La oreja de Jenkins

JUAN MANUEL DE PRADA



Inglaterra se hizo sobre la exaltación del voluntarismo; y, hasta el mismo instante en que se deshaga, querrá seguir imponiendo su voluntad
A los guardias civiles que custodian la aduana de Gibraltar les han sacado fotos, que han colgado en una web probritánica, tildándolos de «torturadores». ¡Y todo porque han extremado su celo en los registros! En una época tan flojita como la nuestra, a cualquier requilorio se le llama «tortura»; y siempre hay gentucilla taimada que se aprovecha de esta flojedad, para ponerse victimista. En otras épocas menos flojas, uno todavía podía toparse con tipos bragados como el guardacostas Julio León Fandiño, quien tras apresar al contrabandista Robert Jenkins en las costas del Caribe, le rebanó una oreja al tiempo que le decía sarcásticamente: «Vuelve a Inglaterra y dile a tu rey que lo mismo le haré si a lo mismo se atreve». Y Jenkins, con su oreja conservada en un frasco de formol, fue, en efecto, a decírselo a su rey, a la sazón Jorge II, quien iracundo declaró la guerra a España, lanzando una flota que era la mayor que recordaban los siglos contra la ciudad de Cartagena de Indias, donde fue escabechada por Blas de Lezo. Ocurrió en 1741, pero tan retumbante victoria apenas se recuerda en nuestros libros de historia, que en cambio dedican capítulos enteros a la Armada Invencible y a Trafalgar. Pero ya se sabe que nadie aventaja a los españoles en masoquismo.
A Fandiño habría que erigirle monumentos en las plazas, recordando el desorejamiento de Jenkins. Aquel Fandiño sabía que con la pérfida Albión no hay forma de «dialogar». Entre los síntomas más característicos de la flojera contemporánea se cuenta la apelación constante al «diálogo». Pero el verdadero diálogo sólo es posible cuando existe un principio común que las partes aceptan; no existiendo tal principio común, el diálogo deviene imposible («diálogo de besugos»), o en todo caso se alcanzará un acuerdo de conveniencia mutua, lo que a la larga es aún más perjudicial que la falta de acuerdo, por mucho que se disfrace de «consenso» (palabra predilecta del cínico disfrazado de demócrata), pues se funda sobre la renuncia de los principios, disfrazada de «cesiones» parciales. Durante siglos, los españoles supieron que con la pérfida Albión era inútil «dialogar», porque los principios que ambas partes sostenían eran radicalmente opuestos. Esta disparidad insalvable en los principios se percibe muy claramente en el modo en que ambas naciones construyeron sus respectivos imperios: España se pregunta sobre la legitimidad de su conquista, acudiendo al derecho natural y fundando el derecho de gentes; Inglaterra se guía tan sólo por el liberalismo sensualista, y todas sus conquistas se logran, mediante la intriga y la violencia, contra el derecho natural y el derecho de gentes, que la filosofía inglesa niega rabiosamente.
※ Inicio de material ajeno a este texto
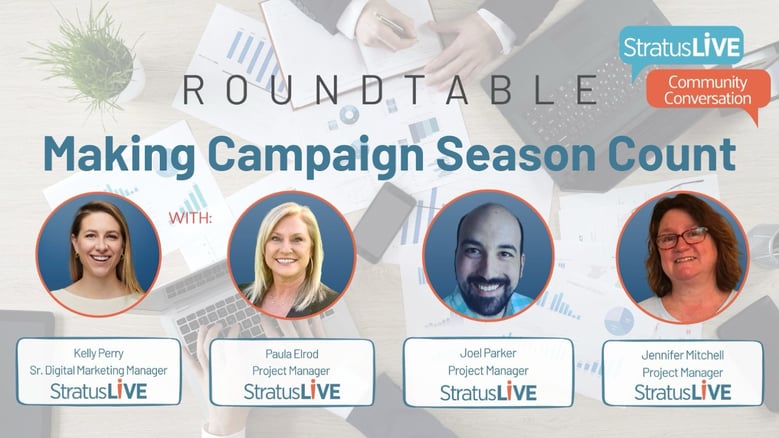 StratusLIVE
Community Conversation

ROUNDTABLE

Making Campaign Season Count

WITH:

Kelly Perry
Sr. Digital Marketing Manager
StratusLIVE

Paula Elrod
Project Manager
StratusLIVE

Joel Parker
Project Manager
StratusLIVE

Jennifer Mitchell
Project Manager
StratusLIVE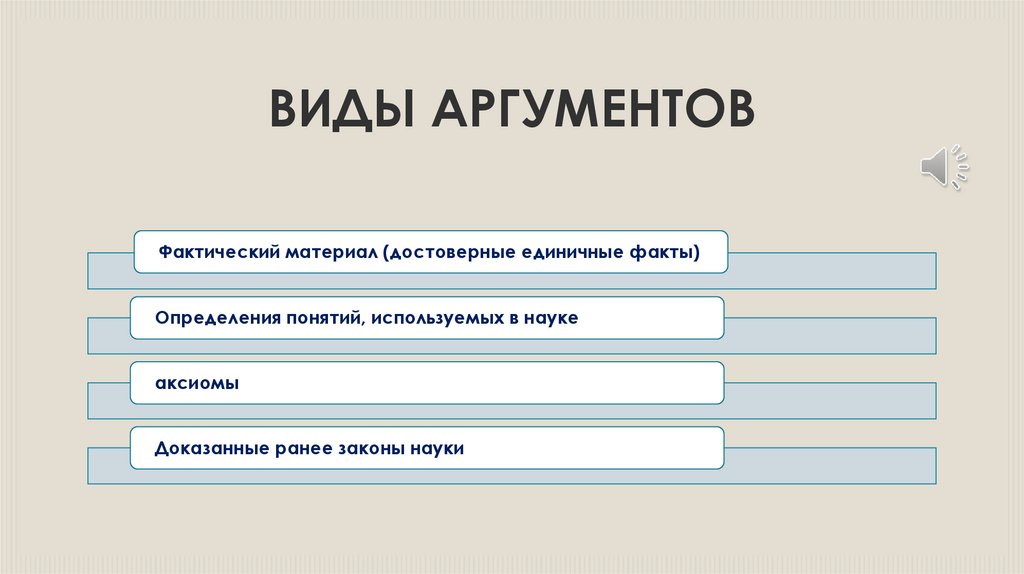 ВИДЫ АРГУМЕНТОВ

Фактический материал (достоверные единичные факты)

Определения понятий, используемых в науке

аксиомы

Доказанные ранее законы науки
Recordaba Belloc que Inglaterra fue la única provincia romana que se pasó al bando bárbaro enemigo y le prestó su ayuda. Y que la Reforma no habría sido más que un episodio sin consecuencias, si en Inglaterra no hubiese habido un rey con problemas de incontinencia venérea. Inglaterra se hizo sobre la exaltación del voluntarismo; y, hasta el mismo instante en que se deshaga, querrá seguir imponiendo su voluntad. Contra este designio no hay «diálogos» que valgan. Fandiño lo sabía cuando desorejó al contrabandista Jenkins; pero también sabía que Blas de Lezo respondería de ese desorejamiento. Sólo surge un Fandiño allá donde lo asiste un Blas de Lezo. Hoy Blas de Lezo ni está ni se le espera; y nuestros Fandiños tienen que hacer controles aduaneros de mírame y no me toques, para que no los tachen de «torturadores». Y dialogar, dialogar mucho, hasta quedarse sin saliva, con los contrabandistas que los torean en la verja de Gibraltar, seguros de que nadie les tocará las orejas.